Our research was the first research study to compare directly the five statins available to the NHS in 2004 within the same systematic review and economic model. The systematic review concluded that evidence from the placebo-controlled trials did not indicate any difference between the clinical efficacy of atorvastatin, fluvastatin, pravastatin and simvastatin. The NICE guidance on statins, informed by this research, was, therefore, able to recommend that "when the decision has been made to prescribe a statin, the therapy should usually be initiated with a drug with a low acquisition cost (taking into account required daily dose and product price per dose)." [S1] A shift to prescribing the low cost statin, simvastatin, has been seen in prescribing patterns since the introduction of the guidance in 2006. [S9] Nationally, lower cost statins have increased as a percentage of total statin prescriptions.

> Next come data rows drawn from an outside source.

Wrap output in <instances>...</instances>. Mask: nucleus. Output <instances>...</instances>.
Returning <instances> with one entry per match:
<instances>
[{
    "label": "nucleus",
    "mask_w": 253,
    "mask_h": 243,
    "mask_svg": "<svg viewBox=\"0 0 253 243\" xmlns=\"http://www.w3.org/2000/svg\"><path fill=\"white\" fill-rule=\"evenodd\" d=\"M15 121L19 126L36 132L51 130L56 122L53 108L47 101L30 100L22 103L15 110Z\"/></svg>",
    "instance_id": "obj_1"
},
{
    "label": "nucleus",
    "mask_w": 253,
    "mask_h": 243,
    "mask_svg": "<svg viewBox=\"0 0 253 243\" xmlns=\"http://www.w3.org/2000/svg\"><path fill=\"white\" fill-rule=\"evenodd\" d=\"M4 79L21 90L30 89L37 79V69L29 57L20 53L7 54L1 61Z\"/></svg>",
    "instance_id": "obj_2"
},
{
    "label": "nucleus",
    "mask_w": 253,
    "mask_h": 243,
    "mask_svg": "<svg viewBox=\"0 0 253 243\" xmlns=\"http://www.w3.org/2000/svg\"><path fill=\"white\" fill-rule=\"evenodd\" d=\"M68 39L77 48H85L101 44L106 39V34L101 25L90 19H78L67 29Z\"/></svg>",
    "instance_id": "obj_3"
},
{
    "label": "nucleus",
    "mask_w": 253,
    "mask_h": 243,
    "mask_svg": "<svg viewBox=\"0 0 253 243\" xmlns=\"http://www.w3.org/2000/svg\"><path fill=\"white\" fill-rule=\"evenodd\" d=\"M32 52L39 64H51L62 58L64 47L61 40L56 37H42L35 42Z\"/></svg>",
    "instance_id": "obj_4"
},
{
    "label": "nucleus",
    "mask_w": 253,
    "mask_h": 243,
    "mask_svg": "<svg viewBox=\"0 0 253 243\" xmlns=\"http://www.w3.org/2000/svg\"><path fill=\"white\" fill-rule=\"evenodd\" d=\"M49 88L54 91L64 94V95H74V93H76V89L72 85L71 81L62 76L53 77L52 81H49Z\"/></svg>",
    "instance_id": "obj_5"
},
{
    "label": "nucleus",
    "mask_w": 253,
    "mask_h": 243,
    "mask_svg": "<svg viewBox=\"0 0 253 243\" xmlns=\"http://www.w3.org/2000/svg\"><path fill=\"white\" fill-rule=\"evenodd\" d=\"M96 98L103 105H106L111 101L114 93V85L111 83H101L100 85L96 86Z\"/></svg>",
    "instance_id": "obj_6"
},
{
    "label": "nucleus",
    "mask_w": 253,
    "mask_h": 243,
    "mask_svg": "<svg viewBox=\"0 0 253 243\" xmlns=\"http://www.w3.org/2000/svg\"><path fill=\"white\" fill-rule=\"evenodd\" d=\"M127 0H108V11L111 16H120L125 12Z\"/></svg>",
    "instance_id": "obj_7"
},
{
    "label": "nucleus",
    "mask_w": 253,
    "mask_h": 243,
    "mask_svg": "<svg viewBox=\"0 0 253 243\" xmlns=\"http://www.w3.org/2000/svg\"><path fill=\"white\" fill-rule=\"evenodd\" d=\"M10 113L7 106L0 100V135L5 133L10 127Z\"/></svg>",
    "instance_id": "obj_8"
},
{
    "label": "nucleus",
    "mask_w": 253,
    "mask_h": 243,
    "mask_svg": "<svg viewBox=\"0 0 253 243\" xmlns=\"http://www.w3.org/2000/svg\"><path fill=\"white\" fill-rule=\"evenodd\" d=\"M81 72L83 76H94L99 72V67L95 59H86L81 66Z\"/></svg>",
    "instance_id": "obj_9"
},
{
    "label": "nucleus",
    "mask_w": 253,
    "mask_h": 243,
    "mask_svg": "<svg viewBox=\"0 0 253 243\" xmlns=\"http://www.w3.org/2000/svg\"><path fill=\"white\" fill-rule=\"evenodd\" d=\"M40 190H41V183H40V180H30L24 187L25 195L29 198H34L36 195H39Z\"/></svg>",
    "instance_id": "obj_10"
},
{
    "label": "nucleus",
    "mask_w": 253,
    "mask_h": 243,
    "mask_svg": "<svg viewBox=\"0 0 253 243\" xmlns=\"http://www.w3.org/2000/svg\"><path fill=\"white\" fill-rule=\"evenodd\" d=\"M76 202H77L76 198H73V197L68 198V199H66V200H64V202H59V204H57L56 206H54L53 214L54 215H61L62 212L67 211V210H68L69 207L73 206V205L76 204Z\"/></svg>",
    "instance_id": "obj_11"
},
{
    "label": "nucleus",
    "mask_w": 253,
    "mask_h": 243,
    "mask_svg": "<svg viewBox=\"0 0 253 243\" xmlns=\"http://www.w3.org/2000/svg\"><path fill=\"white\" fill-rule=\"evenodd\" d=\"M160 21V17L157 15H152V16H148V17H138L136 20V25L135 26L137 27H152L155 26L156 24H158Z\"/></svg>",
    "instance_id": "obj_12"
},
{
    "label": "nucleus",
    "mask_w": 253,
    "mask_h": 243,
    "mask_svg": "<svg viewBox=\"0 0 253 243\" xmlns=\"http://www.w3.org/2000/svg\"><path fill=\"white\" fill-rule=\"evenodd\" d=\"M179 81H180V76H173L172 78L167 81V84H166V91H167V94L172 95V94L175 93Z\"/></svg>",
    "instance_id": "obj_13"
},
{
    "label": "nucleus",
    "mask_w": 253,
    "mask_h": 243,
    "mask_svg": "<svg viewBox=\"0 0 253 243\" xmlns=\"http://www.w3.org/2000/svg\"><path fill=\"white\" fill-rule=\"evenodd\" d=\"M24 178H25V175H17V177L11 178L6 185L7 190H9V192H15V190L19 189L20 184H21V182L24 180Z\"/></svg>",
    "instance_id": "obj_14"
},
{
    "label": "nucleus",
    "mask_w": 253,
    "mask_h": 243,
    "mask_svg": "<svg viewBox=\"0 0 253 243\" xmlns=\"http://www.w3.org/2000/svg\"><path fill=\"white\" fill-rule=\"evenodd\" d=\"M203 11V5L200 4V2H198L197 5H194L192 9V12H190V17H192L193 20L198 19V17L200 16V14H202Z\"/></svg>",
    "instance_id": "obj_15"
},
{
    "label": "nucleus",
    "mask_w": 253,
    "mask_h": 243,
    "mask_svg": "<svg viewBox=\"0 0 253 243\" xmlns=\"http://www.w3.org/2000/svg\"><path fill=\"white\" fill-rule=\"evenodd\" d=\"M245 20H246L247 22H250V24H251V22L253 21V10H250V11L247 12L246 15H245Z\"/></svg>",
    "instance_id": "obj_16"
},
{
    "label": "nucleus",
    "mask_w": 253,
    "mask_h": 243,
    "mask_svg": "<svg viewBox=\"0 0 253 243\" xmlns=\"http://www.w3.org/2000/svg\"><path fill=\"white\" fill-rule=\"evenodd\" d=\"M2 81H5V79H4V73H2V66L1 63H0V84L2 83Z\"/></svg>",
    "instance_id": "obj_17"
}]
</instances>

The impact of this has been to reduce the cost of statin prescribing per patient in the NHS. The NAO reported savings of £323 million achieved by cost effective prescribing of statins in 2009 (relative to a 2005 baseline). [S9]

CVD cost the health care system in the UK around £8.6 billion in 2009. [S10] The cost of hospital care for people who have CVD accounts for 50% of these costs. [S10] Treating people with statins leads to large savings in hospitalisation costs for all vascular events amongst a wide range of high risk individuals. [S11]. For example, statins prescribing has contributed to a fall in the incidence of hospitalised acute myocardial infarction between 2008 and 2010 from 98 to 86 per 100,000 for men and from 138 to 133 per 100,000 for women. [S10]

Sources to corroborate the impact

S1. NICE guidance. Statins for the prevention of cardiovascular events. Technology Appraisal 96. January 1996. http://www.nice.org.uk/nicemedia/pdf/TA094guidance.pdf

S2. Millions more to get heart drugs. http://news.bbc.co.uk/1/hi/health/4644828.stm

S3. Statins for all diabetics urged. http://news.bbc.co.uk/1/hi/health/7180733.stm

S4. Genetic cholesterol test warning http://news.bbc.co.uk/1/hi/health/8118804.stm

S5. Health survey for England 2006:https://catalogue.ic.nhs.uk/publications/public-health/surveys/heal-surv-cvd-risk-obes-ad-ch-eng-2006/heal-surv-cvd-risk-obes-ad-ch-eng-2006-rep-v1.pdf

S6. Health Survey for England 2011. Chapter 2 Cardiovascular Disease.
http://www.ic.nhs.uk/catalogue/PUB09300

S7. Capewell S and Ford E. Why have total cholesterol levels declined in most developed countries? BMC Public Health. 2011; 11: 641

S8. Scarborough P, Wickramasinghe K, Bhatnagar P, Rayner M. BHF Trends in Coronary heart disease 1961-2011 Available from: http://www.bhf.org.uk/publications/view-publication.aspx?ps=1001933

S9. Department of Health Cost-Effective Prescribing: Better Care Better Value Indicator on Statins. April 2011

S10. Townsend N, Wickramasinghe K, Bhatnagar P, Smolina K, Nichols M, Leal J, Luengo- Fernandez R, Rayner M (2012). Coronary heart disease statistics 2012 edition. British Heart Foundation: London.